◆ YOUR OBJECTIVE ◆
Return, from the listing below, every line that includes "field".

◆ PROVIDED INFORMATION ◆

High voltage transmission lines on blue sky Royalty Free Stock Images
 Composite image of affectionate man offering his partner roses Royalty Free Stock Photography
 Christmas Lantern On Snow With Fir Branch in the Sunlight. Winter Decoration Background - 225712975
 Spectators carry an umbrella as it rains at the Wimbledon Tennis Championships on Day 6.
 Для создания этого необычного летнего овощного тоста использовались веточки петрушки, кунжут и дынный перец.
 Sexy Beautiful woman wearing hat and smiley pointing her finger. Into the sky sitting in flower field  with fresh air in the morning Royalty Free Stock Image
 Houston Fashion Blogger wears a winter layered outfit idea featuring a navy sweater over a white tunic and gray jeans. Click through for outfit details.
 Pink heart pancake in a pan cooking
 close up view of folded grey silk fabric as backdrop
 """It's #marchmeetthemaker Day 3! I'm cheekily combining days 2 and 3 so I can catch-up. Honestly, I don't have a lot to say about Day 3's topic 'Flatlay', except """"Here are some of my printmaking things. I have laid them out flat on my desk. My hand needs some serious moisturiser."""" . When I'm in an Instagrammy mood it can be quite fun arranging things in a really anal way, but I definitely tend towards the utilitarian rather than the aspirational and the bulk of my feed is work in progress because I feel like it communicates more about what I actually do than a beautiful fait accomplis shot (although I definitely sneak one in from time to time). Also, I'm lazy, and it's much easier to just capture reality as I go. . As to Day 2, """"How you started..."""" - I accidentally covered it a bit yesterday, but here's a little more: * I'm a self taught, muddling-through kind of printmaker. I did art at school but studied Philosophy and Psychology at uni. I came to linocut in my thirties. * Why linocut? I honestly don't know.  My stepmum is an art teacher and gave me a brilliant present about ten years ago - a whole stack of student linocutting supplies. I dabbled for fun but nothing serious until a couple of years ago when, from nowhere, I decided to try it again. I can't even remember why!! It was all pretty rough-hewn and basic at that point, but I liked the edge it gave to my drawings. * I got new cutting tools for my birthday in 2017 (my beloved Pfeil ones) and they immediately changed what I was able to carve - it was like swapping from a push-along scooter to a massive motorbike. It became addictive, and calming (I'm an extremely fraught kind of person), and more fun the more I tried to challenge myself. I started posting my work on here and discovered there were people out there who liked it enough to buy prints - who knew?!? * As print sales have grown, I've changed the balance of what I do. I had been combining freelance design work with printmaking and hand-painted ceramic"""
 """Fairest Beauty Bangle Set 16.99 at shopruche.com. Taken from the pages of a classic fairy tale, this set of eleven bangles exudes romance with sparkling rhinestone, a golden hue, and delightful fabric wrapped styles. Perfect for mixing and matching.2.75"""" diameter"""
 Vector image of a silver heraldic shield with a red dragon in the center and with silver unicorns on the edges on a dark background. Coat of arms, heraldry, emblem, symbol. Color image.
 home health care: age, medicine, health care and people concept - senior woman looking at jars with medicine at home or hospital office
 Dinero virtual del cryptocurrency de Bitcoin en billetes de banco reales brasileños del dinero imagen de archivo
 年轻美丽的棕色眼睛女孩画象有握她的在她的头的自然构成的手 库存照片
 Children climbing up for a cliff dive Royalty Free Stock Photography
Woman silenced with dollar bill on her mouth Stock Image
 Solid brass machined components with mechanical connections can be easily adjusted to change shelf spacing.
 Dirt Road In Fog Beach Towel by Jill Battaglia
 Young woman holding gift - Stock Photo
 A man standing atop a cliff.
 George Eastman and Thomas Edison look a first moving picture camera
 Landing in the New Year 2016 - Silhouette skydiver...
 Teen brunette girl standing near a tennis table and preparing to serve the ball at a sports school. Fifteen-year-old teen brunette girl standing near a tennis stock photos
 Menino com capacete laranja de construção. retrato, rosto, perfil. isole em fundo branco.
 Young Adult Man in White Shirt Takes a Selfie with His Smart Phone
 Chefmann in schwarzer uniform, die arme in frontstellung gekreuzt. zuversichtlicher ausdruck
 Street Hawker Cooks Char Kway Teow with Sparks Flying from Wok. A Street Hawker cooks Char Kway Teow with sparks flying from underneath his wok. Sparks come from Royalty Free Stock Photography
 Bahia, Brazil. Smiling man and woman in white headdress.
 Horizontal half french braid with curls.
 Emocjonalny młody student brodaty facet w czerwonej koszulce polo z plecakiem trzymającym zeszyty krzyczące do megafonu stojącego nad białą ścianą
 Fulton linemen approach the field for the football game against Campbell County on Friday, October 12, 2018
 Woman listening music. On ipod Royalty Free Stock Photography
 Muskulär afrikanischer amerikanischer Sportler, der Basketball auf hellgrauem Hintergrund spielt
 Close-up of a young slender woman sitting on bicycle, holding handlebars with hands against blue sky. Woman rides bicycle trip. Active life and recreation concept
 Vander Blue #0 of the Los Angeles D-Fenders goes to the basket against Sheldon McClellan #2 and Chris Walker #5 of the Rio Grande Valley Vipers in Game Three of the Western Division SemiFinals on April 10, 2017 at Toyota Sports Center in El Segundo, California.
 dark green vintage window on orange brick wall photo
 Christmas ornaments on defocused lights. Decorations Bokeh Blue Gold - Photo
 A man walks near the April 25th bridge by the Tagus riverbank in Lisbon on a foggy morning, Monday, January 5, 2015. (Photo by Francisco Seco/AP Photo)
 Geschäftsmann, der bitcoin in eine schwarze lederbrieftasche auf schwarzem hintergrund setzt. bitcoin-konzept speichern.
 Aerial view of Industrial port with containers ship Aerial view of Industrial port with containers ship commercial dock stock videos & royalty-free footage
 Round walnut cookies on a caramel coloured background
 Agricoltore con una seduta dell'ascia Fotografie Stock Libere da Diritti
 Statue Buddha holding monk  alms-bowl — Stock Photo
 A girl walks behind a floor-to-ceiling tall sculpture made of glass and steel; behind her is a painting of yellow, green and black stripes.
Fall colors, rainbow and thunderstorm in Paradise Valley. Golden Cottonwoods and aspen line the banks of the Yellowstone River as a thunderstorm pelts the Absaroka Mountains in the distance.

◆ WRITTEN REPLY ◆
 Sexy Beautiful woman wearing hat and smiley pointing her finger. Into the sky sitting in flower field  with fresh air in the morning Royalty Free Stock Image
 Fulton linemen approach the field for the football game against Campbell County on Friday, October 12, 2018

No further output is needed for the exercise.